Starting with the line that contains "How much distance separates", reproduce each line through the end of the listing below, with no other output.

|---|

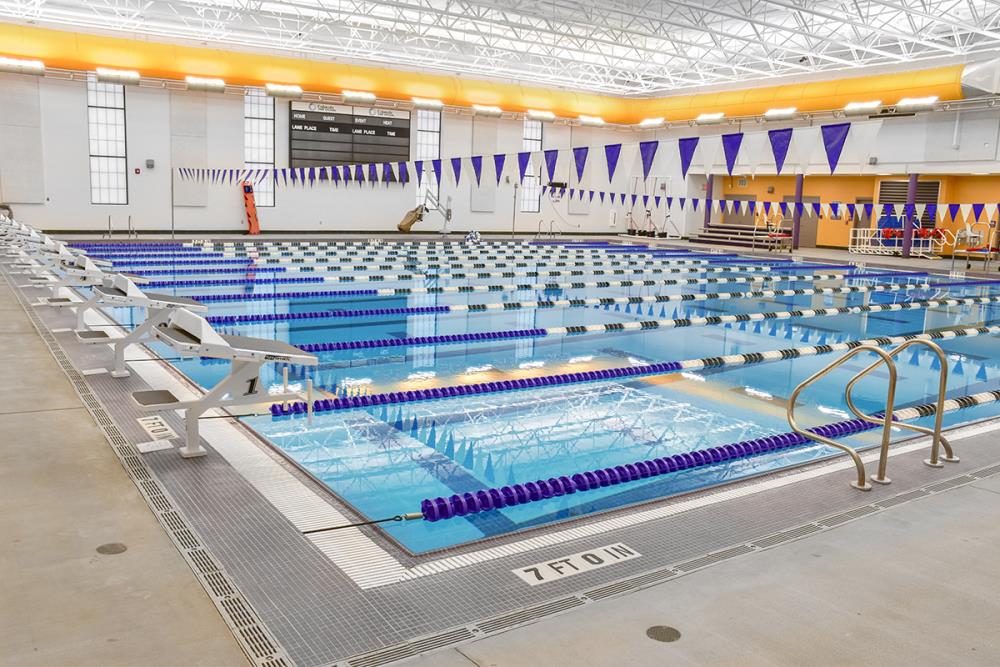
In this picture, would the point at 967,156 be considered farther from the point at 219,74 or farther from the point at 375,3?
the point at 219,74

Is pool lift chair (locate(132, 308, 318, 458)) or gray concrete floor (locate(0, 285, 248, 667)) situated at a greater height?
pool lift chair (locate(132, 308, 318, 458))

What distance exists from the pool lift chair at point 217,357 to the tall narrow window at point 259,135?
18.4 m

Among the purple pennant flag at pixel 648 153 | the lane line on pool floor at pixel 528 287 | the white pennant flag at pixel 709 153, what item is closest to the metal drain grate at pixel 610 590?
the lane line on pool floor at pixel 528 287

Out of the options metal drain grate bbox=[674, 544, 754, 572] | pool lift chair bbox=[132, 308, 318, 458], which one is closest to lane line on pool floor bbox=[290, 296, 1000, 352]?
pool lift chair bbox=[132, 308, 318, 458]

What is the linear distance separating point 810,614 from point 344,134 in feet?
70.2

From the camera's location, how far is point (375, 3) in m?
16.4

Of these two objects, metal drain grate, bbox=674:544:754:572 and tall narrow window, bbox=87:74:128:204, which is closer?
metal drain grate, bbox=674:544:754:572

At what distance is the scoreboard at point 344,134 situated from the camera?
21375 millimetres

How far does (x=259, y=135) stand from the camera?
21031 mm

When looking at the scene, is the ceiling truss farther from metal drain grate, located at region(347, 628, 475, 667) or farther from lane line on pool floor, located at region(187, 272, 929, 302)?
metal drain grate, located at region(347, 628, 475, 667)

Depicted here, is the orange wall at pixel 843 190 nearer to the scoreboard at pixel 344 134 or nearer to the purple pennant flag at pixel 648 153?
the purple pennant flag at pixel 648 153

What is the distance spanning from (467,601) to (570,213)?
2568 centimetres

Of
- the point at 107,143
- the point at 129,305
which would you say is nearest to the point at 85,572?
the point at 129,305

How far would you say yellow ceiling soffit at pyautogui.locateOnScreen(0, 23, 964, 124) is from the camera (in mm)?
16781
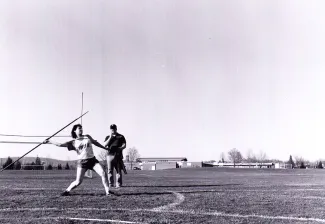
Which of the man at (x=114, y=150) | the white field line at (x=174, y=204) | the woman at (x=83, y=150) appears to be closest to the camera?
the white field line at (x=174, y=204)

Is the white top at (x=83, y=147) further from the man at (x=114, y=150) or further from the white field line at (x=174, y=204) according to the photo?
the white field line at (x=174, y=204)

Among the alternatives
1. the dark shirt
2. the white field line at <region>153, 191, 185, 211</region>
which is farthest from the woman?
the dark shirt

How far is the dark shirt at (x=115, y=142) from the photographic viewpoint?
1384 cm

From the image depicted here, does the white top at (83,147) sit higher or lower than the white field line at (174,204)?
higher

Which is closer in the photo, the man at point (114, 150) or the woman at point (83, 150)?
the woman at point (83, 150)

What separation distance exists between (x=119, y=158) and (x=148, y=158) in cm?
12250

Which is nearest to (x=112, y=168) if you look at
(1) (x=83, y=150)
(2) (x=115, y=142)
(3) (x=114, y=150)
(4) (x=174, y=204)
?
(3) (x=114, y=150)

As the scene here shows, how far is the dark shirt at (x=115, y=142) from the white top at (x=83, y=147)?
8.02 ft

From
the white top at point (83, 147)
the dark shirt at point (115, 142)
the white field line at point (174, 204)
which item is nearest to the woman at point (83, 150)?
the white top at point (83, 147)

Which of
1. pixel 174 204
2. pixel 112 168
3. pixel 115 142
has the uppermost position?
pixel 115 142

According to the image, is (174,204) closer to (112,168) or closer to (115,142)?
(115,142)

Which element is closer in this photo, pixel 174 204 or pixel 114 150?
pixel 174 204

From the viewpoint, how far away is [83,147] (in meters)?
11.3

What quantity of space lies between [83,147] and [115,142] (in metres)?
2.72
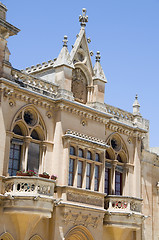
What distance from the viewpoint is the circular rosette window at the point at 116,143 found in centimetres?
3013

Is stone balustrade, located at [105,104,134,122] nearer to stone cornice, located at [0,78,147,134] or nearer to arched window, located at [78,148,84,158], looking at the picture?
stone cornice, located at [0,78,147,134]

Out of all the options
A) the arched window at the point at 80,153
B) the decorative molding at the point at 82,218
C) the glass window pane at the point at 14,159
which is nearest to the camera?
the glass window pane at the point at 14,159

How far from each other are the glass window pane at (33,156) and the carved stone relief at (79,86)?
174 inches

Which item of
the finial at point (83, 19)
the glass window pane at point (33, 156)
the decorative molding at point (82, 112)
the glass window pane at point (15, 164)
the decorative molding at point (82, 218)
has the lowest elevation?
the decorative molding at point (82, 218)

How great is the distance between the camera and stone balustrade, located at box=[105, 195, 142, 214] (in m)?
27.5

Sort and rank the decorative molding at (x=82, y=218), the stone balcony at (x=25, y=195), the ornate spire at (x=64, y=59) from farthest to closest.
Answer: the ornate spire at (x=64, y=59) < the decorative molding at (x=82, y=218) < the stone balcony at (x=25, y=195)

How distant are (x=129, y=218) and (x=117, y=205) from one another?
1105 mm

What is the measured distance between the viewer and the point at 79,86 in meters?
28.8

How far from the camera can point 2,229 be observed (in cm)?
2272

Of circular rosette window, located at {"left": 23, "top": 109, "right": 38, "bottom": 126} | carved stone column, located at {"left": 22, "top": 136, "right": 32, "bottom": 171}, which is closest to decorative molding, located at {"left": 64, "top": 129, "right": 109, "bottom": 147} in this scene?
circular rosette window, located at {"left": 23, "top": 109, "right": 38, "bottom": 126}

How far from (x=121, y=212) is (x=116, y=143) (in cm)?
488

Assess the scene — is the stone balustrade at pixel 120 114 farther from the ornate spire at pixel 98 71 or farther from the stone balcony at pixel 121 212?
the stone balcony at pixel 121 212

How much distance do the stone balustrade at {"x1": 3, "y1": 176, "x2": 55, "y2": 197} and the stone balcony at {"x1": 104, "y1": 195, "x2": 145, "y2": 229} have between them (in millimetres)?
5876

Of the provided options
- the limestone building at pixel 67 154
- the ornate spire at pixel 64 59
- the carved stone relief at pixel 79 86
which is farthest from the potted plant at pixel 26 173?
the ornate spire at pixel 64 59
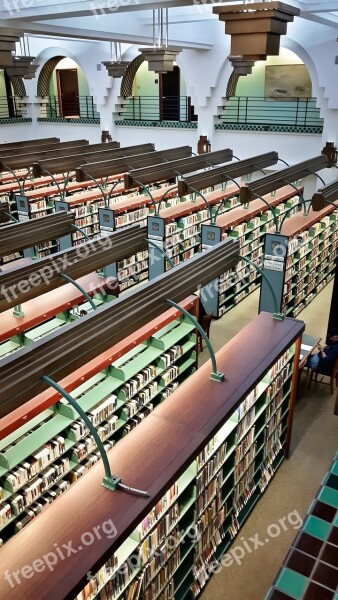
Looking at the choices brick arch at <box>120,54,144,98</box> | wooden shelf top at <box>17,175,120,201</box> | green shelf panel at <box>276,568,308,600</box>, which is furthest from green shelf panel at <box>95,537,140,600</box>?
brick arch at <box>120,54,144,98</box>

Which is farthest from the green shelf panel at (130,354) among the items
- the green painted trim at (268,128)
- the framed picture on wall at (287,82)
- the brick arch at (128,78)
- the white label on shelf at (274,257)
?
the framed picture on wall at (287,82)

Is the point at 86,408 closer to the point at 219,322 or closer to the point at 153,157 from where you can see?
the point at 219,322

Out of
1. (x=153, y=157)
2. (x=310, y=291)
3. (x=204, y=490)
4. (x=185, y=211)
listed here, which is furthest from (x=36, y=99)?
(x=204, y=490)

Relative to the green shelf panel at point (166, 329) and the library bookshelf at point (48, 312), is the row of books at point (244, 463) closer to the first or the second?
the green shelf panel at point (166, 329)

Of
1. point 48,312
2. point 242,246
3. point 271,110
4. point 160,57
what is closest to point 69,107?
point 271,110

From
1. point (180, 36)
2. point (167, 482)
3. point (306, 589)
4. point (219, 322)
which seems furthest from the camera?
point (180, 36)

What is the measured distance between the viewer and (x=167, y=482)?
3.75 m

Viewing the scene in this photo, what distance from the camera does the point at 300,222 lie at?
9.97 m

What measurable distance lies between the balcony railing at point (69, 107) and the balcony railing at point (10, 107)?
119 centimetres

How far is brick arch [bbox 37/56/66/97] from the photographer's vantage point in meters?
20.2

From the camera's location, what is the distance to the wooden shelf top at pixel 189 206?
400 inches

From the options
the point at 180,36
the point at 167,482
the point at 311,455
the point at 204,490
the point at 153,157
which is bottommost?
the point at 311,455

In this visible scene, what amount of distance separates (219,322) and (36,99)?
15.0 metres

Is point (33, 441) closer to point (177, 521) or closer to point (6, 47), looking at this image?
point (177, 521)
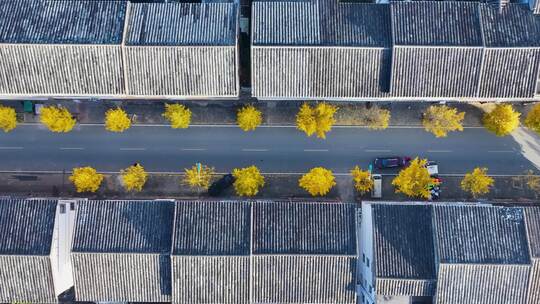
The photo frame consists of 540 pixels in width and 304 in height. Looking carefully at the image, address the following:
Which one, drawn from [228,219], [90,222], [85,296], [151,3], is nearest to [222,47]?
[151,3]

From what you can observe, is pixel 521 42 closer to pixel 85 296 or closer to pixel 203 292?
pixel 203 292

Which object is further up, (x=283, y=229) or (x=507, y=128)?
(x=507, y=128)

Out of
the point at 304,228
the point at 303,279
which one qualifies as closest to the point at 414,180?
the point at 304,228

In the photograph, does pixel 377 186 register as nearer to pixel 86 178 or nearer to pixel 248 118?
pixel 248 118

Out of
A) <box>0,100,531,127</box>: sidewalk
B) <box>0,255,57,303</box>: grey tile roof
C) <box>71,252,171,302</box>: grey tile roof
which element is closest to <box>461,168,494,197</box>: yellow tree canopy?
<box>0,100,531,127</box>: sidewalk

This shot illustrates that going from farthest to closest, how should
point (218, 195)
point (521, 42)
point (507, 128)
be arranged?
1. point (218, 195)
2. point (507, 128)
3. point (521, 42)

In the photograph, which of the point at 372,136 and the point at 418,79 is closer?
the point at 418,79

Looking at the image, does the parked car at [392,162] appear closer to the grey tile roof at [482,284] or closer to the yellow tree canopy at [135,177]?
the grey tile roof at [482,284]

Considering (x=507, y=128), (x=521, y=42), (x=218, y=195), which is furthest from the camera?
(x=218, y=195)
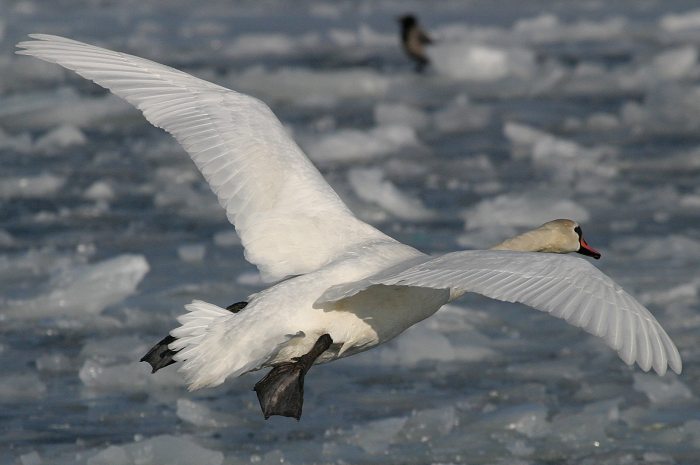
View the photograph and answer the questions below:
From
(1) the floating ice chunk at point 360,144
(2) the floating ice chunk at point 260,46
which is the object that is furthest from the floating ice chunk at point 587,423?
(2) the floating ice chunk at point 260,46

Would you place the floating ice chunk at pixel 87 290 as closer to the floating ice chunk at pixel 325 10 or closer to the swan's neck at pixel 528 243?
the swan's neck at pixel 528 243

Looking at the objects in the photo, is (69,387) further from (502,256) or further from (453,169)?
(453,169)

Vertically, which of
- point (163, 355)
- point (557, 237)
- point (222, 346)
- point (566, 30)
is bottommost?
point (566, 30)

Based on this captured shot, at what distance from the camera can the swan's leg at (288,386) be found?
16.7 ft

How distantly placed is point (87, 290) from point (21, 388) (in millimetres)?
1437

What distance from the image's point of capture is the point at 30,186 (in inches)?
418

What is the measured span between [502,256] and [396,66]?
1314 cm

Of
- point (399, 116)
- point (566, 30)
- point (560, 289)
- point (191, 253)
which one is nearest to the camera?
point (560, 289)

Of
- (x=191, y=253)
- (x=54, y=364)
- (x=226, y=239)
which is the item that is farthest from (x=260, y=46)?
(x=54, y=364)

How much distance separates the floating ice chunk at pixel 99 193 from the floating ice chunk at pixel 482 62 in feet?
23.1

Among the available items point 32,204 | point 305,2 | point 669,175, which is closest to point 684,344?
point 669,175

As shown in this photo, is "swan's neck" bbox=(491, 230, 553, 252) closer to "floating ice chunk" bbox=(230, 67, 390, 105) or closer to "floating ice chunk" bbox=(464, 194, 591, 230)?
"floating ice chunk" bbox=(464, 194, 591, 230)

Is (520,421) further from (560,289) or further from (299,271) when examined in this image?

|---|

- Result for this task
How much distance separates the floating ice chunk at pixel 99 193 from the floating ice chunk at pixel 482 62 in feet?
23.1

Among the available items point 32,204 | point 305,2 | point 669,175, which is closest to point 684,344?
point 669,175

As shown in this photo, is "swan's neck" bbox=(491, 230, 553, 252) closer to "floating ice chunk" bbox=(230, 67, 390, 105) or closer to "floating ice chunk" bbox=(464, 194, 591, 230)?
"floating ice chunk" bbox=(464, 194, 591, 230)

Is (520,421) further from (560,289) or further from (299,271) when examined in this image?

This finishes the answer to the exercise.